* _SET TASK_: Copy out all of the lines below word for word, leaving out the pictures.

A section of a data file
+-------+
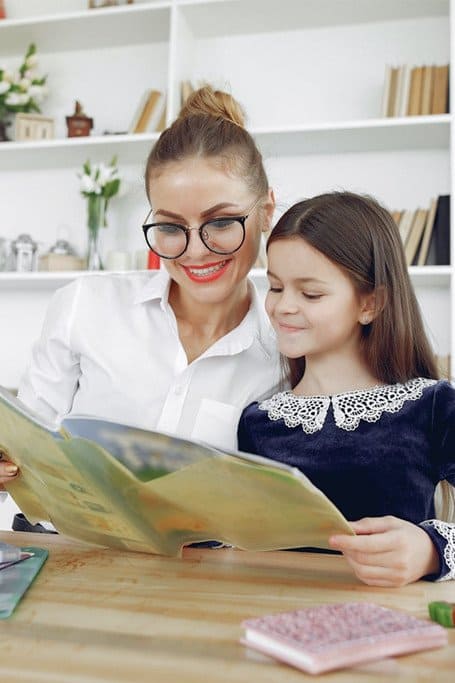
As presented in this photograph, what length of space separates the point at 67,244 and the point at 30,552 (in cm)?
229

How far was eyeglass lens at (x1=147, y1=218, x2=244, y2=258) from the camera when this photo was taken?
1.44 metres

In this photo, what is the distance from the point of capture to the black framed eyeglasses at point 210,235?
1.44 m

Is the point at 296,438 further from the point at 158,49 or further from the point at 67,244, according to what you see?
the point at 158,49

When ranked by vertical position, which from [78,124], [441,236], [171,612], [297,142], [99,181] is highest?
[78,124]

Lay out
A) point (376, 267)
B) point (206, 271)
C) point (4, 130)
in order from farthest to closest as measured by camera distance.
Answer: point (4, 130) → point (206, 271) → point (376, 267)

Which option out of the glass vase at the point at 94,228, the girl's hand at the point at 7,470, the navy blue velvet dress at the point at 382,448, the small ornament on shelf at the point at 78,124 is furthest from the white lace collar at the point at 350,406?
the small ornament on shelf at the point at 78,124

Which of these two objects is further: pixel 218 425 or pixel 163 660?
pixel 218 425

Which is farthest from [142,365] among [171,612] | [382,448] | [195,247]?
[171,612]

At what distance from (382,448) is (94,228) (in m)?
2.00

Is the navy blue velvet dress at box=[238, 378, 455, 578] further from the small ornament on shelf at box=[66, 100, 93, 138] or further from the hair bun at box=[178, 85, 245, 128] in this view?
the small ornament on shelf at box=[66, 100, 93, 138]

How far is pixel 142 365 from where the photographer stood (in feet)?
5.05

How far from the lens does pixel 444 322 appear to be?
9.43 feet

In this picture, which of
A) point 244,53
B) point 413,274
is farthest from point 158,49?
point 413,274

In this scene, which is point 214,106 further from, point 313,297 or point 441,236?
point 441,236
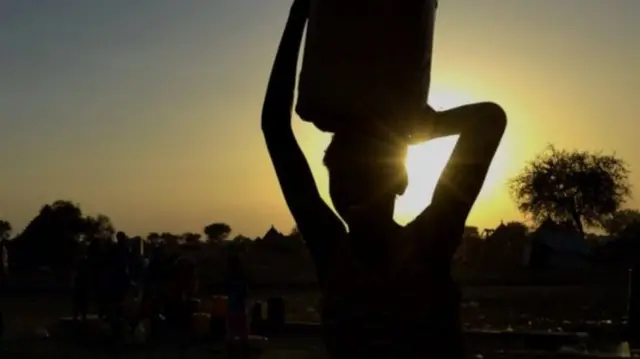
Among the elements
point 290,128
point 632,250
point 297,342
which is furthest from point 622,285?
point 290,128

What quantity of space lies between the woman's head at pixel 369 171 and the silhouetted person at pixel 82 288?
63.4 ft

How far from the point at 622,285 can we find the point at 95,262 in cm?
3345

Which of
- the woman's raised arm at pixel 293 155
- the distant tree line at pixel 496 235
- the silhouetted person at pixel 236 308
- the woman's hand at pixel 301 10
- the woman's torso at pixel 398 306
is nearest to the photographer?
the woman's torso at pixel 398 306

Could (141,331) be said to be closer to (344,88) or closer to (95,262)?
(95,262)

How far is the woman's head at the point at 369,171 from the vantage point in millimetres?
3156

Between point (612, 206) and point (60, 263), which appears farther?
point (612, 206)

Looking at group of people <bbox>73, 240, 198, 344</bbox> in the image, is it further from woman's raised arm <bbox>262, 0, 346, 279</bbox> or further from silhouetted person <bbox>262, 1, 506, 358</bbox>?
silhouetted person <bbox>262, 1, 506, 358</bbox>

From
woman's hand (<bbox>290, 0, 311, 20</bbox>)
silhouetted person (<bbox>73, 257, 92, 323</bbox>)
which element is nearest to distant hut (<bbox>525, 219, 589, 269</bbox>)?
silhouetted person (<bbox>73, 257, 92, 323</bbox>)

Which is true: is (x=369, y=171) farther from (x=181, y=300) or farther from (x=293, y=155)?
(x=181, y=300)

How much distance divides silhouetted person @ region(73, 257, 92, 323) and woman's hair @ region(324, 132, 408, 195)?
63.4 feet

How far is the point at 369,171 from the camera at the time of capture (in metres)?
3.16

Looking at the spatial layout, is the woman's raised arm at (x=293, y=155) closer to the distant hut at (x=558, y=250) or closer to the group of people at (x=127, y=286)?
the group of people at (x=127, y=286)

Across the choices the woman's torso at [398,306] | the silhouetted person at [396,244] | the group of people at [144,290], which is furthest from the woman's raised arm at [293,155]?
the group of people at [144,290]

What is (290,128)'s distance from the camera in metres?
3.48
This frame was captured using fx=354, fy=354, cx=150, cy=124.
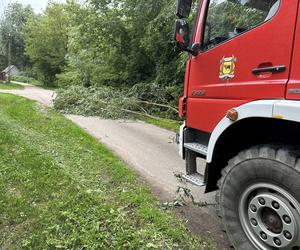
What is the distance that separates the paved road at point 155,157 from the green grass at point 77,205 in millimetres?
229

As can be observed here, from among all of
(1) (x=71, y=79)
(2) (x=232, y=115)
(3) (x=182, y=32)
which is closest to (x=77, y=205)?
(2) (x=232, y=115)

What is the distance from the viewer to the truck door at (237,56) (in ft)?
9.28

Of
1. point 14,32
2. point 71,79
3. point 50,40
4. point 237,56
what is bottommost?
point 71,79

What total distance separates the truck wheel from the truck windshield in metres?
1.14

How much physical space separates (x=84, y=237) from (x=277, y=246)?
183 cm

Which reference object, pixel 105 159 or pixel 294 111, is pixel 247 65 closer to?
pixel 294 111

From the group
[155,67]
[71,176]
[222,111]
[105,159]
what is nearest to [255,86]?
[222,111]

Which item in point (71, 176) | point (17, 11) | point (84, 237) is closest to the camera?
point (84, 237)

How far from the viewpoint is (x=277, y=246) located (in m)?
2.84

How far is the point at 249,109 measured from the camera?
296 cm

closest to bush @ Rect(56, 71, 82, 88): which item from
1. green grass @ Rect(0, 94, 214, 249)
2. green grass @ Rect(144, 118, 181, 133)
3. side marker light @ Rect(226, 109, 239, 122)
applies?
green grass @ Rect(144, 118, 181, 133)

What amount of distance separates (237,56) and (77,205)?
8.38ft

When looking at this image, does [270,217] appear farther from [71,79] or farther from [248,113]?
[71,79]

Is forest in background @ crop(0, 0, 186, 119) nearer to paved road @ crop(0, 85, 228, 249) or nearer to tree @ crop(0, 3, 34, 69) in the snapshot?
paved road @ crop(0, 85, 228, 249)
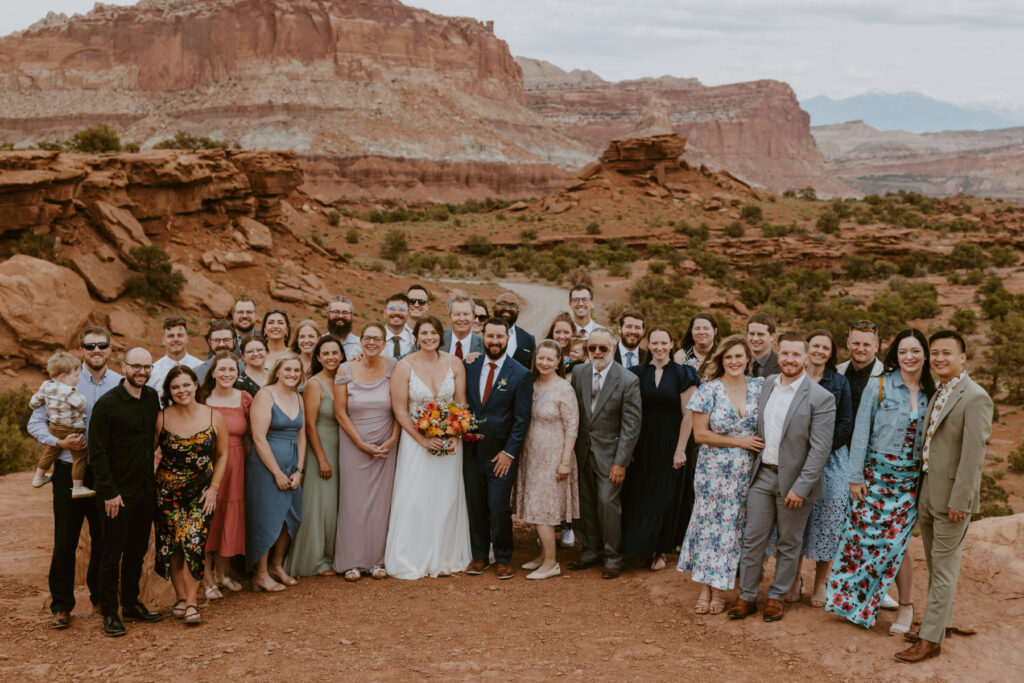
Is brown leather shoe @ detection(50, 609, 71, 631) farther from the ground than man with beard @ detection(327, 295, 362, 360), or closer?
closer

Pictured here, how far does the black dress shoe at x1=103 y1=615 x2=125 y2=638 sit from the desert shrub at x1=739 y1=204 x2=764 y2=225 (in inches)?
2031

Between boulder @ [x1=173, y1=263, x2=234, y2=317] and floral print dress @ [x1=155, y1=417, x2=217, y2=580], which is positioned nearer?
+-------+
* _RESULT_:
As presented in this photograph, what length of space separates the point at 67,244 and the point at 30,552 (in cm)?
229

How far was eyeglass lens at (x1=147, y1=218, x2=244, y2=258) from the camera when this photo was taken?
1.44 metres

In this photo, what is the distance from the point of capture to the black framed eyeglasses at point 210,235?
1.44 m

Is the point at 296,438 further from the point at 158,49 or further from the point at 67,244, according to what you see?
the point at 158,49

When ranked by vertical position, which from [78,124], [441,236], [171,612], [297,142], [99,181] is highest?
[78,124]

Lay out
A) point (376, 267)
B) point (206, 271)
C) point (4, 130)
in order from farthest to closest as measured by camera distance.
Answer: point (4, 130) → point (206, 271) → point (376, 267)

Which option out of the glass vase at the point at 94,228, the girl's hand at the point at 7,470, the navy blue velvet dress at the point at 382,448, the small ornament on shelf at the point at 78,124 is furthest from the white lace collar at the point at 350,406?
the small ornament on shelf at the point at 78,124

Which of these two objects is further: pixel 218 425 or pixel 163 660?
pixel 218 425

Which is farthest from [142,365] among [171,612] | [382,448] | [195,247]?
[171,612]

At what distance from (382,448) is (94,228) (in m)?
2.00

Is the navy blue velvet dress at box=[238, 378, 455, 578] further from the small ornament on shelf at box=[66, 100, 93, 138] or further from the hair bun at box=[178, 85, 245, 128] in this view?
the small ornament on shelf at box=[66, 100, 93, 138]

How far is pixel 142 365 from where the photographer stood (in feet)?
5.05

How far from the lens does pixel 444 322 appear to be?
9.43 feet

In this picture, which of
A) point 244,53
B) point 413,274
is farthest from point 158,49?
point 413,274

In this scene, which is point 214,106 further from, point 313,297 or point 441,236?
point 441,236
Among the elements
point 290,128
point 632,250
point 297,342
which is furthest from point 622,285?
point 290,128

What quantity of space lies between the woman's head at pixel 369 171 and the silhouetted person at pixel 82 288?
63.4 ft

How far from the point at 622,285 can we find the point at 95,262 in cm?
3345

Which of
- the woman's raised arm at pixel 293 155
- the distant tree line at pixel 496 235
- the silhouetted person at pixel 236 308
- the woman's hand at pixel 301 10
- the woman's torso at pixel 398 306
is nearest to the photographer?
the woman's torso at pixel 398 306

Could (141,331) be said to be closer to (344,88) or closer to (95,262)?
(95,262)

How far is the woman's head at the point at 369,171 from the vantage point in millimetres?
3156

Between point (612, 206) and point (60, 263), which appears farther?
point (612, 206)

Looking at group of people <bbox>73, 240, 198, 344</bbox> in the image, is it further from woman's raised arm <bbox>262, 0, 346, 279</bbox> or further from silhouetted person <bbox>262, 1, 506, 358</bbox>?
silhouetted person <bbox>262, 1, 506, 358</bbox>

From
woman's hand (<bbox>290, 0, 311, 20</bbox>)
silhouetted person (<bbox>73, 257, 92, 323</bbox>)
which element is nearest to distant hut (<bbox>525, 219, 589, 269</bbox>)?
silhouetted person (<bbox>73, 257, 92, 323</bbox>)

Which is true: is (x=369, y=171) farther from (x=181, y=300) or farther from (x=293, y=155)?
(x=181, y=300)

How much distance divides silhouetted person @ region(73, 257, 92, 323) and woman's hair @ region(324, 132, 408, 195)?
63.4 feet

How far is the point at 369,171 from the camera at the time of capture (in metres)?
3.16

Looking at the spatial layout, is the woman's raised arm at (x=293, y=155) closer to the distant hut at (x=558, y=250) or closer to the group of people at (x=127, y=286)?
the group of people at (x=127, y=286)

Across the choices the woman's torso at [398,306] | the silhouetted person at [396,244] | the group of people at [144,290], which is furthest from the woman's raised arm at [293,155]?
the group of people at [144,290]

What is (290,128)'s distance from the camera in metres?
3.48
This frame was captured using fx=354, fy=354, cx=150, cy=124.
What is the distance that separates the paved road at point 155,157 from the green grass at point 77,205 in millimetres?
229

As can be observed here, from among all of
(1) (x=71, y=79)
(2) (x=232, y=115)
(3) (x=182, y=32)
which is closest to (x=77, y=205)?
(2) (x=232, y=115)

What is the distance from the viewer to the truck door at (237,56) (in ft)?
9.28

Of
1. point 14,32
2. point 71,79
3. point 50,40
4. point 237,56
what is bottommost?
point 71,79

What total distance separates the truck wheel from the truck windshield in metres?
1.14

How much physical space separates (x=84, y=237) from (x=277, y=246)?
183 cm

Which reference object, pixel 105 159 or pixel 294 111, is pixel 247 65 closer to?
pixel 294 111

From the group
[155,67]
[71,176]
[222,111]
[105,159]
what is nearest to [255,86]?
[222,111]

Which item in point (71, 176) | point (17, 11) | point (84, 237) is closest to the camera?
point (84, 237)

How far from the viewpoint is (x=277, y=246) located (in m)?
2.84

How far is the point at 249,109 measured from the camera?
296 cm

closest to bush @ Rect(56, 71, 82, 88): which item from
1. green grass @ Rect(0, 94, 214, 249)
2. green grass @ Rect(144, 118, 181, 133)
3. side marker light @ Rect(226, 109, 239, 122)
applies?
green grass @ Rect(144, 118, 181, 133)

What amount of distance separates (237,56) and (77,205)?
8.38ft

When looking at this image, does [270,217] appear farther from [71,79] or farther from [248,113]?
[71,79]

Is forest in background @ crop(0, 0, 186, 119) nearer to paved road @ crop(0, 85, 228, 249) or nearer to tree @ crop(0, 3, 34, 69) in the snapshot?
paved road @ crop(0, 85, 228, 249)
Is brown leather shoe @ detection(50, 609, 71, 631) farther from the ground than man with beard @ detection(327, 295, 362, 360), or closer?
closer

Pictured here, how far does the black dress shoe at x1=103 y1=615 x2=125 y2=638 sit from the desert shrub at x1=739 y1=204 x2=764 y2=225 (in inches)?
2031

Between boulder @ [x1=173, y1=263, x2=234, y2=317] and floral print dress @ [x1=155, y1=417, x2=217, y2=580], which is positioned nearer?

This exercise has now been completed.